La commission annoncée par Macron semble bien être le dernier avatar d’une aphasie française, cette impossibilité politique à reconnaître une vérité historique pourtant solidement établie et connue de tous. La nouveauté étant que le président français semble avoir associé l’Etat algérien lui-même à cette manœuvre dilatoire, sans qu’on comprenne bien les raisons de ce dernier. Ce qu’il l’a déjà fait il y a quelques semaines à Yaoundé en annonçant une autre « commission mixte » chargée de « faire la lumière » sur la guerre coloniale menée par la France au Cameroun, suscitant un tollé chez les spécialistes de la question.
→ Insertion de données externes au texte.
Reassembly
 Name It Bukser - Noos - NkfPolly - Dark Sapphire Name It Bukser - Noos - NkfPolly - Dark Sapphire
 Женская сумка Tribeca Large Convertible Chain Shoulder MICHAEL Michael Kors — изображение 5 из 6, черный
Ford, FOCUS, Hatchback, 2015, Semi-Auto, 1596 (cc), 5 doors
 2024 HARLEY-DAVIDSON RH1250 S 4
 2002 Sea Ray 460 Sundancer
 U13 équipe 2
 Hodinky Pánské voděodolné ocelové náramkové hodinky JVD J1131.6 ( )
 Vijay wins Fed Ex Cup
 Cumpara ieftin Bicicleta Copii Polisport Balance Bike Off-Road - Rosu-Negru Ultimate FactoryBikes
Toute la rhétorique politico-mémorielle relative à l’Algérie déployée par l’Elysée depuis quelques années est sous-tendue par une idée héritée de 60 années de déni : il y aurait une équivalence des responsabilités entre les deux parties dans les malheurs de la guerre coloniale d’Algérie. Or les travaux historiques le montrent : cette idée qui justifie une bonne conscience coloniale est fausse. Il y a 15 ans, des personnalités algériennes et françaises demandaient solennellement « aux plus hautes autorités de la République françaises de reconnaître publiquement l’implication première et essentielle de la France dans les traumatismes engendrés par la colonisation en Algérie ». C’est d’abord à elle-même que la République française doit d’entendre enfin cet appel, si elle croit vraiment à ses valeurs proclamées. Elle n’a nul besoin de commission d’historiens pour le faire.